Re: [patch] mm, thp: add new background defrag option

From: Michal Hocko
Date: Thu Jan 05 2017 - 05:36:14 EST


On Thu 05-01-17 10:13:30, Mel Gorman wrote:
> On Wed, Jan 04, 2017 at 03:41:59PM -0800, David Rientjes wrote:
> > There is no thp defrag option that currently allows MADV_HUGEPAGE regions
> > to do direct compaction and reclaim while all other thp allocations simply
> > trigger kswapd and kcompactd in the background and fail immediately.
> >
> > The "defer" setting simply triggers background reclaim and compaction for
> > all regions, regardless of MADV_HUGEPAGE, which makes it unusable for our
> > userspace where MADV_HUGEPAGE is being used to indicate the application is
> > willing to wait for work for thp memory to be available.
> >
> > The "madvise" setting will do direct compaction and reclaim for these
> > MADV_HUGEPAGE regions, but does not trigger kswapd and kcompactd in the
> > background for anybody else.
> >
> > For reasonable usage, there needs to be a mesh between the two options.
> > This patch introduces a fifth mode, "background", that will do direct
> > reclaim and compaction for MADV_HUGEPAGE regions and trigger background
> > reclaim and compaction for everybody else so that hugepages may be
> > available in the near future.
> >
> > A proposal to allow direct reclaim and compaction for MADV_HUGEPAGE
> > regions as part of the "defer" mode, making it a very powerful setting and
> > avoids breaking userspace, was offered:
> > http://marc.info/?t=148236612700003. This additional mode is a
> > compromise.
> >
> > This patch also cleans up the helper function for storing to "enabled"
> > and "defrag" since the former supports three modes while the latter
> > supports five and triple_flag_store() was getting unnecessarily messy.
> >
> > Signed-off-by: David Rientjes <rientjes@xxxxxxxxxx>
> > ---
> > I don't understand Mel's suggestion of "defer-fault" as option naming.
> >
>
> defer-fault was intended to reflect "defer faults but not anything else"
> with the only sensible alternative being madvise requests.

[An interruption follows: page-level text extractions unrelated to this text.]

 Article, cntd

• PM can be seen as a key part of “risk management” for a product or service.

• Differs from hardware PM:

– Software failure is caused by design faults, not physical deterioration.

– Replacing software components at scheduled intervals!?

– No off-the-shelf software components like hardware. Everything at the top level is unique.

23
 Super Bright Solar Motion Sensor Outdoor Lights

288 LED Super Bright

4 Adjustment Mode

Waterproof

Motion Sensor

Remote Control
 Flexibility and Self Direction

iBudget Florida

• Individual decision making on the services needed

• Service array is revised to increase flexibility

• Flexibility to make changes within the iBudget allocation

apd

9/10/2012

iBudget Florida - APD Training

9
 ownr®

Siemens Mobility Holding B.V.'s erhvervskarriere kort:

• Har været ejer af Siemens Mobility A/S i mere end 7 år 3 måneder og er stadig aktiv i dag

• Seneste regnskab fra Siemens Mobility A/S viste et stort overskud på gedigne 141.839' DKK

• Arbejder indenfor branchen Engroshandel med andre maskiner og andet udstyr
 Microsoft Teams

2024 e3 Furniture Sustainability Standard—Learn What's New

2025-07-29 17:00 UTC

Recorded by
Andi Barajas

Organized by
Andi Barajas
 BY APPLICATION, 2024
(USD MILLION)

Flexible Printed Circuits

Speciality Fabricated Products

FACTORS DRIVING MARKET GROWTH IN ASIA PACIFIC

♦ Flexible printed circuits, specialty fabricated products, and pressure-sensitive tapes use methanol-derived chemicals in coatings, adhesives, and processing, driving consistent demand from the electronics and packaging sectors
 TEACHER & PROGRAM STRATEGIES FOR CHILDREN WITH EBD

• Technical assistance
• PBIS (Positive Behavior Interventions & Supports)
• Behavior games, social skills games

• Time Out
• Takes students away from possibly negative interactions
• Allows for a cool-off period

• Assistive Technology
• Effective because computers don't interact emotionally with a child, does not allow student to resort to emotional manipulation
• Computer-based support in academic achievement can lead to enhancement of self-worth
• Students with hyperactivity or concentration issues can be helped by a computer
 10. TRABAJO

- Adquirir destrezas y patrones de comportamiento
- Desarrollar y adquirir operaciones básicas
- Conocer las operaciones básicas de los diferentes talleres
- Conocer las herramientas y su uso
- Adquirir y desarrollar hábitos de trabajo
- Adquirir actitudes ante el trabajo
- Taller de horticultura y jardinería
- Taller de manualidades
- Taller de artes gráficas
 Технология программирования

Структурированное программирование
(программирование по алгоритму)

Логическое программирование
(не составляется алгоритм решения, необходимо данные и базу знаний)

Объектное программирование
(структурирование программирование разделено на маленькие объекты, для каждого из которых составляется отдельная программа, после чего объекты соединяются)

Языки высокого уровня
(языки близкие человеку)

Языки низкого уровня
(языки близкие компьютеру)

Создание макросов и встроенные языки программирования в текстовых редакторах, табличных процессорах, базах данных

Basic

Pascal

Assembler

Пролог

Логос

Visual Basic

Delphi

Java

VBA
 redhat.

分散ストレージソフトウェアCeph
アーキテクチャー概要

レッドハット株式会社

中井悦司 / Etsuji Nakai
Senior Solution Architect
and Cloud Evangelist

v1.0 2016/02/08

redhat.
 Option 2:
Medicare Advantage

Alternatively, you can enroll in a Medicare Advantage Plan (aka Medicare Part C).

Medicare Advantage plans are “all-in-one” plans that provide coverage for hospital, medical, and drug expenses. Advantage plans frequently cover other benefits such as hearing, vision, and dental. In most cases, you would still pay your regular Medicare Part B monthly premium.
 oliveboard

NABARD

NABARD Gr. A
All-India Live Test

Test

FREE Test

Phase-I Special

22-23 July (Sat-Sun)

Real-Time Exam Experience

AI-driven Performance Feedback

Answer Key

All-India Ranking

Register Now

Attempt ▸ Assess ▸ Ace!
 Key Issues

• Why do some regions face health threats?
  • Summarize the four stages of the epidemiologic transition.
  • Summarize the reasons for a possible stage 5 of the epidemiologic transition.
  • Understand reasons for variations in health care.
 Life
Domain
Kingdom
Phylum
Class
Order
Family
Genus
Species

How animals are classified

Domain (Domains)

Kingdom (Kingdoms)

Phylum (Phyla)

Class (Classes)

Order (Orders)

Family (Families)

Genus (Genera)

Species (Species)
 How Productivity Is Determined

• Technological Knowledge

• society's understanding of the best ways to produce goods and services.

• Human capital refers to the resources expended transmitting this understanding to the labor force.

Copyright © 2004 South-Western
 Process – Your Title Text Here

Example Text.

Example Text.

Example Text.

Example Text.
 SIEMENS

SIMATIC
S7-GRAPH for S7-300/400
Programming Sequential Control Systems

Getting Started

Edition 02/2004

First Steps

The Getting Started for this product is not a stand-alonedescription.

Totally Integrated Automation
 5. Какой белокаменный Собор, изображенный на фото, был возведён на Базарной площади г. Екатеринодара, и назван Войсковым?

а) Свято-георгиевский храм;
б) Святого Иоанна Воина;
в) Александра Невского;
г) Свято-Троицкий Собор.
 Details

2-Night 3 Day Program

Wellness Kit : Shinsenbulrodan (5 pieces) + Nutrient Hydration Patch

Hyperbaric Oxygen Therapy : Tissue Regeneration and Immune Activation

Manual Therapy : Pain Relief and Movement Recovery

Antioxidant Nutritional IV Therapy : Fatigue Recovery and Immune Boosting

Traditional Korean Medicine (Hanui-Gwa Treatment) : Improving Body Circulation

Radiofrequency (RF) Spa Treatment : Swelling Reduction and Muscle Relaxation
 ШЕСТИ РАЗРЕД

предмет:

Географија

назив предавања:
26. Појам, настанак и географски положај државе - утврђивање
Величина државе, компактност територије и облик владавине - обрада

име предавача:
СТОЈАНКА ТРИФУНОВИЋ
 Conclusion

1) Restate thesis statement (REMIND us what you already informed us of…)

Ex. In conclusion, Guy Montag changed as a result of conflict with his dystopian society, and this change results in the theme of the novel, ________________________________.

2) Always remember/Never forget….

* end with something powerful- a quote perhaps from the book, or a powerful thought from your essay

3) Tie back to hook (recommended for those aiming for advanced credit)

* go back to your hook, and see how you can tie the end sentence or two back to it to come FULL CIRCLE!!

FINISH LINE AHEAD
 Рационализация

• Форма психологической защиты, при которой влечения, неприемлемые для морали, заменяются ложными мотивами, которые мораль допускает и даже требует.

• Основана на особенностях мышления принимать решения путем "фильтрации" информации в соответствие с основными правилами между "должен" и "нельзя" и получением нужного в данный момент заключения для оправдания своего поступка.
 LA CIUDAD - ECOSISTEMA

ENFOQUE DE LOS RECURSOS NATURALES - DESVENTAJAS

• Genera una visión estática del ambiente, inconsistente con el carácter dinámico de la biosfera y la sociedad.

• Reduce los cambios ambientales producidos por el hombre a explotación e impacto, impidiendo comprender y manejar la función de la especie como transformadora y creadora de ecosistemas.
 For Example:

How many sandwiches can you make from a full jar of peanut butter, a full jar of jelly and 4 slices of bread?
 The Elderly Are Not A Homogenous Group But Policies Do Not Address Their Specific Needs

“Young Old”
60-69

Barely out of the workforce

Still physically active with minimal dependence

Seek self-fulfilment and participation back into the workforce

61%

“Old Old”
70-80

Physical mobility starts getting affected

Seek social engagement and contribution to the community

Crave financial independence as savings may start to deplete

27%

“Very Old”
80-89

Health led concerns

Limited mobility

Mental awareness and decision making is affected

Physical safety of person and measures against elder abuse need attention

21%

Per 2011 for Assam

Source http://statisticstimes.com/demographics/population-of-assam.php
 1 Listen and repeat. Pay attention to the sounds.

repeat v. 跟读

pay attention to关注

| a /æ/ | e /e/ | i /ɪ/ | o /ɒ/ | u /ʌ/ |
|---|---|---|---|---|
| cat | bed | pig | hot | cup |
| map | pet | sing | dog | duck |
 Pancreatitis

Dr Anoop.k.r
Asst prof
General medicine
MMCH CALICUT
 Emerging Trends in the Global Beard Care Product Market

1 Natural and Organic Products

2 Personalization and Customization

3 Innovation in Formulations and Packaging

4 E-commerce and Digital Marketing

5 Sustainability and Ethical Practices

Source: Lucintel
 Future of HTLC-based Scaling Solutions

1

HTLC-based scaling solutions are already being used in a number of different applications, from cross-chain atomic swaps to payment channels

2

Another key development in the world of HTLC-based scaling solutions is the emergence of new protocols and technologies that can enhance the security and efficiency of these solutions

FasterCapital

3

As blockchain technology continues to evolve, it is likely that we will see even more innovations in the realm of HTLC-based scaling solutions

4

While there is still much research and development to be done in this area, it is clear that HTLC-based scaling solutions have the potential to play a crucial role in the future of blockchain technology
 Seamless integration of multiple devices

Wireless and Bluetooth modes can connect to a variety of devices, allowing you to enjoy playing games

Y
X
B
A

While not a
> major fan of the background name, I don't have a better suggestion either
> other than defer-fault.
>
> There are likely to be objections based on how this should be specified
> and investigating alternative proposals such as fine-grained control of
> how background compaction should be done but I hadn't proposed them and
> hadn't intended to work on such patches. This patch appears to give the
> semantics you want and I said I would ack such a configuration option so;

Yes, I would really like to see that we have exhausted all the proposed
options before we go with a new tunable value. I personally do not have
strong objection to this patch as long as all other options are
considered not viable. The naming is really confusing because defer and
background sonds just too similar and background suggests that no
expensive operation will happen in the direct (fault) context. From that
POV, Mel's defer-fault was more clear to me. I would even like to see
madvise in the name. Something like madvise-with-defer?
--
Michal Hocko
SUSE Labs